◆ **What you are asked to do**:
Rewrite all of the data below, changing every "green leaf" to "green stem" and leaving everything else as it is.

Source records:
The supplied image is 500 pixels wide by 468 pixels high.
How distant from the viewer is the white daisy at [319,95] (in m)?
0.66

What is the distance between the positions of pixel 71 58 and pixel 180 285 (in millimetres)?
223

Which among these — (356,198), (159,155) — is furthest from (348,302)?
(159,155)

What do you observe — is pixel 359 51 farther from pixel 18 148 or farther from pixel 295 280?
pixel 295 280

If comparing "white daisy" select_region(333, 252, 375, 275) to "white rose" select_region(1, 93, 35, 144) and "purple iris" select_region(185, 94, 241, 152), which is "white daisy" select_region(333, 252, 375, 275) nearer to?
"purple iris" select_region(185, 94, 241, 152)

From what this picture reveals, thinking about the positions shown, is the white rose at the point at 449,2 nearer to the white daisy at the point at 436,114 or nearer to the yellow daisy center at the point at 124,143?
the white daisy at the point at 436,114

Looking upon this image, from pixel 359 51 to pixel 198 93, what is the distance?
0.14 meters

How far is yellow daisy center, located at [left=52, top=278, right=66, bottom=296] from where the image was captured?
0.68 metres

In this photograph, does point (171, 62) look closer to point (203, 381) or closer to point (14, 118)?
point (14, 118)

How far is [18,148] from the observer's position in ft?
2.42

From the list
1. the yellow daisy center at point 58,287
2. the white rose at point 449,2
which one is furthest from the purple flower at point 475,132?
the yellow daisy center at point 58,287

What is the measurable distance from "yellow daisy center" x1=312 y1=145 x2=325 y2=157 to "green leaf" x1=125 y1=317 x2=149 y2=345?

◆ **Written solution**:
The supplied image is 500 pixels wide by 468 pixels high.
How distant from the viewer is the white daisy at [319,95] (in m)?
0.66

What is the distance between the positions of pixel 71 58 and pixel 180 285 (in millimetres)?
223

Which among these — (356,198), (159,155) — is furthest from (348,302)?
(159,155)

What do you observe — is pixel 359 51 farther from pixel 18 148 or farther from pixel 295 280?
pixel 295 280

If comparing "white daisy" select_region(333, 252, 375, 275) to "white rose" select_region(1, 93, 35, 144) and "purple iris" select_region(185, 94, 241, 152), which is "white daisy" select_region(333, 252, 375, 275) nearer to?
"purple iris" select_region(185, 94, 241, 152)

From what this picture reveals, thinking about the positions shown, is the white rose at the point at 449,2 nearer to the white daisy at the point at 436,114 or nearer to the yellow daisy center at the point at 124,143?
the white daisy at the point at 436,114

Looking upon this image, from pixel 359 51 to pixel 198 93, what is the distance?
0.14 meters

How far is yellow daisy center, located at [left=52, top=278, right=66, bottom=296] from where the image was captured?
0.68 metres

In this photograph, does point (171, 62) look closer to point (203, 381) or closer to point (14, 118)?
point (14, 118)

How far is [18,148] from the observer's position in ft?
2.42

From the list
1. the yellow daisy center at point 58,287
2. the white rose at point 449,2
which one is furthest from the purple flower at point 475,132?
the yellow daisy center at point 58,287

What is the measurable distance from "yellow daisy center" x1=312 y1=145 x2=325 y2=157 to "green stem" x1=125 y1=317 x2=149 y2=345?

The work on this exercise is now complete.